After command completion occurred, registers were:
ER ST SC SN CL CH DH


84 51 00 f1 c8 47 e9 Error: ICRC, ABRT at LBA = 0x0947c8f1 = 155699441

Commands leading to the command that caused the error were:
CR FR SC SN CL CH DH DC Powered_Up_Time Command/Feature_Name


c8 00 48 aa c8 47 e9 00 03:23:31.600 READ DMA
c8 00 70 6a 3f 2c e8 00 03:23:31.600 READ DMA
c8 00 48 ca 18 2a e8 00 03:23:31.600 READ DMA
c8 00 20 82 a0 29 e8 00 03:23:31.600 READ DMA
c8 00 08 ca 7b 29 e8 00 03:23:31.600 READ DMA

Error 64 occurred at disk power-on lifetime: 40 hours (1 days + 16 hours)
When the command that caused the error occurred, the device was active or idle .

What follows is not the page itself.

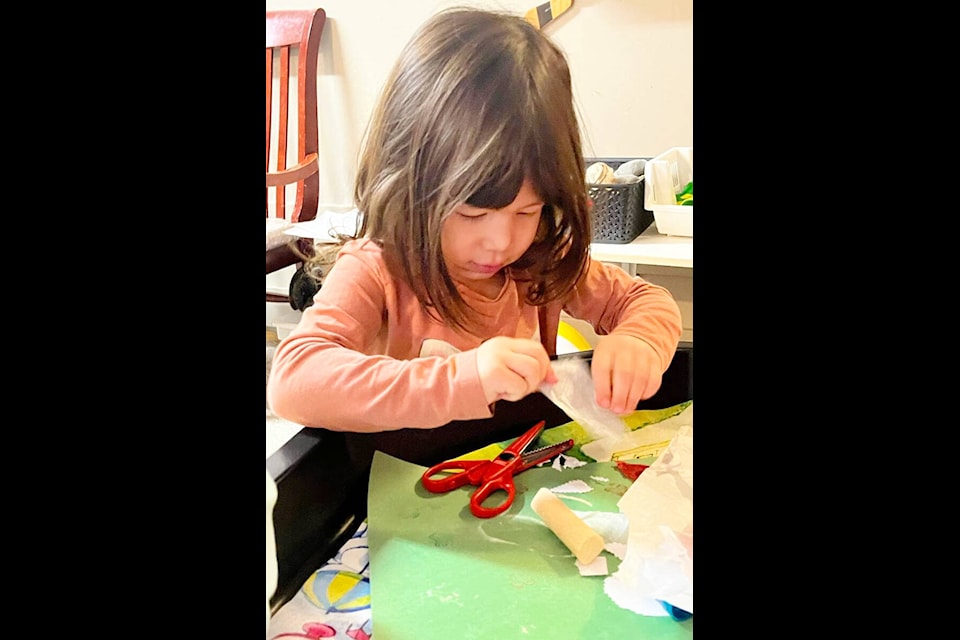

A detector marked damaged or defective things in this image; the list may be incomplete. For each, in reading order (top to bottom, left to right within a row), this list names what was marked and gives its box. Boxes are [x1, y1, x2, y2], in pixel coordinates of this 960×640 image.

torn paper scrap [608, 424, 688, 616]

After command completion occurred, registers were:
ER ST SC SN CL CH DH


84 51 00 29 36 ba e8 Error: ICRC, ABRT at LBA = 0x08ba3629 = 146421289

Commands leading to the command that caused the error were:
CR FR SC SN CL CH DH DC Powered_Up_Time Command/Feature_Name


25 00 a0 8a 32 ba e0 00 00:39:24.200 READ DMA EXT
25 00 00 8a 2e ba e0 00 00:39:24.200 READ DMA EXT
25 00 00 8a 2a ba e0 00 00:39:24.100 READ DMA EXT
25 00 00 8a 26 ba e0 00 00:39:24.100 READ DMA EXT
c8 00 f8 92 25 ba e8 00 00:39:24.100 READ DMA

Unfortunately this is all Chinese to me and the Hitachi support is closed. Could it be that there is something wrong with the smart monitor? Sending me error messages, although everything’s fine?
Thanks,g

PS: I don’t get any smart messages in XP, btw.
PPS: I just got another message “Your hard disk drive is failing! S.M.A.R.T. message: Device: /dev/sda, ATA error count increased from 66 to 68”

You might try booting to a live CD and running:

fsck /dev/sda1 (or whatever the drive is)

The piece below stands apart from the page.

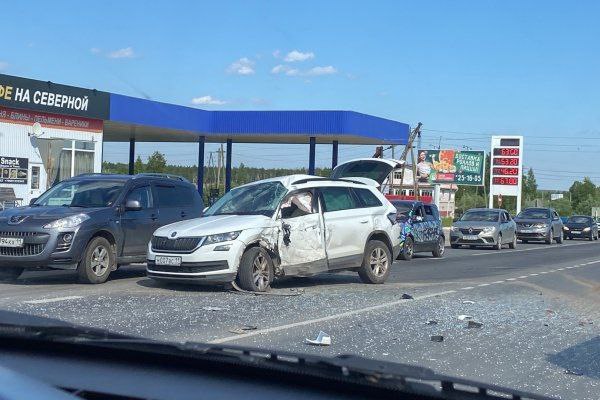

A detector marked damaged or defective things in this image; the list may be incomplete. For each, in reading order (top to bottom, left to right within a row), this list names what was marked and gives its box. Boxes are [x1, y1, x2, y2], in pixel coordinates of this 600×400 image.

damaged white suv [146, 175, 400, 290]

Do not fsck a mounted drive you might fsck everything up.

Also, check BIOS. Many BIOS’s have a SMART status you can check.

I used the GParted live disc and identified the part of my disk that is supposedly dodgy (the root directory) and fsck gave me the following reply:

/dev/hda6 primary superblock features different from backup, check forced

PASS 1: checking inodes, blocks & sizes
PASS 2: checking directory structure
PASS 3: checking directoyr connectivity
PASS 4: checking reference counts
PASS 5: checking group summary information

/dev/hda6: file system was modified
/dev/hda6/ 173069/2626560 files (0.5% non-contiguous), 982273/524880 blocks

I have now started Suse again, and SMART tells me my other (backup) hard drive is now failing as well!

Your hard disk drive is failing! S.M.A.R.T. message: Device: /dev/sdb, 1 Currently unreadable (pending) sectors

I had to replace my old hard disk, because SMART told me it was failing.
3 different hd’s failing in as many days? :confused:
thanks,
g

That is odd. I have never seen those errors and I’ve been using Linux since 2003. Maybe your motherboard is having issues with it’s IDE buss. Can you move the HD to another IDE port on your motherbord? Maybe that will help. Just a wild guess though.